3. and “Judgment of Dissolution of Marriage” that accurately reflected the terms of the settlement read into the record. On December 7, 2001, Tammy told Bianco’s office that she and Daniel had reconciled. On December 12, 2001, Bianco wrote a letter to Tammy advising her that if she wished to set aside the judgment of dissolution of marriage, she must file a motion requesting it. The letter further explained that signing the written judgment was “simply a formality” and failure to sign it would not set aside the stipulation she had already made in court. Bianco asked her to schedule an appointment to discuss the status of her divorce. As of January 14, 2002, Tammy had not contacted Bianco’s office. Also on January 18, 2002, Bianco filed a notice of withdrawal of attorney, giving notice that he no longer would represent Tammy in the dissolution proceeding. On January 22, 2002, Wainwright gave notice of his withdrawal as attorney for Daniel. It appears that a clerk at the superior court returned the “Judgment of Dissolution of Marriage” on January 29, 2002, because the parties’ signatures were missing. On February 13, 2002, however, the trial court signed the “Judgment of Dissolution of Marriage,” and the judgment was filed with the court. The court sent notice of entry of judgment to Tammy, care of Bianco, and to Daniel, care of Wainwright. The judgment consists of a two-page Judicial Council form, “Judgment (Family Law),” followed by 11 pages of typed settlement terms.2 On the first page of the Judicial Council form, in the section titled “Judgment,” boxes are checked for “Dissolution” and “Reserving jurisdiction over termination of marital status.” The second page of the form provides that the 11-page attachment “shall be merged and incorporated with the Judgment of Dissolution of Marriage, Reserving Jurisdiction [O]ver Termination of Marital Status.”

2This 13-page document is what the parties and this court refer to as the “stipulated judgment.”

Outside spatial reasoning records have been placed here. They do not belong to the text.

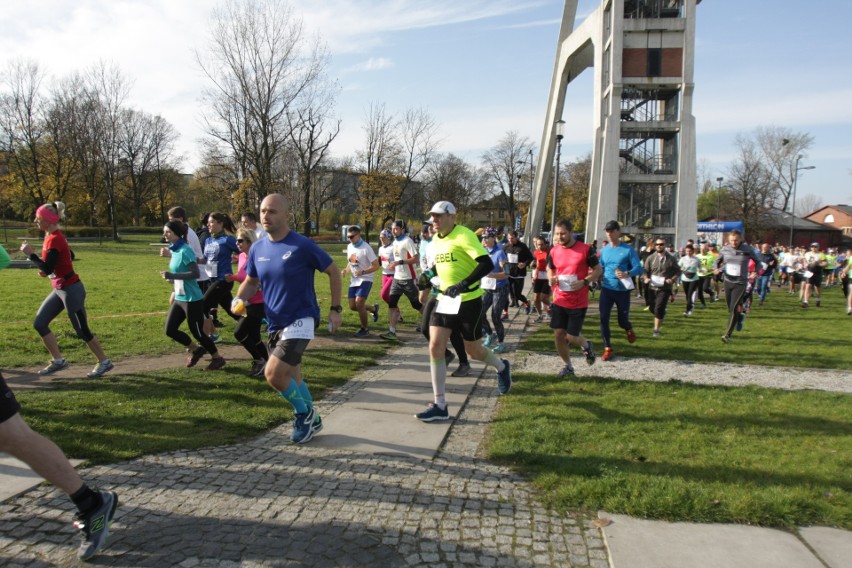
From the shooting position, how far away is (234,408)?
554 cm

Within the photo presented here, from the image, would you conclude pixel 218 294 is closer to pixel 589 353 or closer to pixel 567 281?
pixel 567 281

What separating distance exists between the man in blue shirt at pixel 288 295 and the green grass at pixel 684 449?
1782mm

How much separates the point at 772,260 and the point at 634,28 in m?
29.2

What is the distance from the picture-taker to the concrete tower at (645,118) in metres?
36.9

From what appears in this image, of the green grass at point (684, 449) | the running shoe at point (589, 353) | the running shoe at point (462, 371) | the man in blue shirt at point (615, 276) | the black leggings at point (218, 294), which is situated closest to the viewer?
the green grass at point (684, 449)

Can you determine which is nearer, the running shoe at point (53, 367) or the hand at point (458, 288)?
the hand at point (458, 288)

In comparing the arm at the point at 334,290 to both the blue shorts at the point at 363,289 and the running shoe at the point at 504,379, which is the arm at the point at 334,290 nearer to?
the running shoe at the point at 504,379

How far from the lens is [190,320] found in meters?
7.00

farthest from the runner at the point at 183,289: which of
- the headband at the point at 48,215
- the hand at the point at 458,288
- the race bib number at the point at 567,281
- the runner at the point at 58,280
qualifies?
the race bib number at the point at 567,281

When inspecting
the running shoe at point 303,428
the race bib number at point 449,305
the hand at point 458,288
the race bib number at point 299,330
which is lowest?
the running shoe at point 303,428

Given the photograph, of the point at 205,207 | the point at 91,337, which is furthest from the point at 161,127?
the point at 91,337

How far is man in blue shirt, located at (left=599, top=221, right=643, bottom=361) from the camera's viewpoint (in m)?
8.42

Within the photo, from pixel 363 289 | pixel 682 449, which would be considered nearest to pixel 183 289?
pixel 363 289

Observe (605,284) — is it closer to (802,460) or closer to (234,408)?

4. The 11-page attachment was signed by Bianco and Wainwright (before they gave notice of withdrawal), but was not signed by Tammy or Daniel. The first page of the 11- page attachment includes the statement, “The parties were married on February 26, 1989, and separated on December 1, 2000, after eleven (11) years, ten (10) months of marriage.” It further provides, “It is the parties[’] intent to enter into an agreement that is a final and complete settlement of all their rights and obligations, including property rights and property claims, … subject to the continuing jurisdiction of the Superior Court.” Among other settlement terms, Daniel was to pay Tammy $825 per month for spousal support.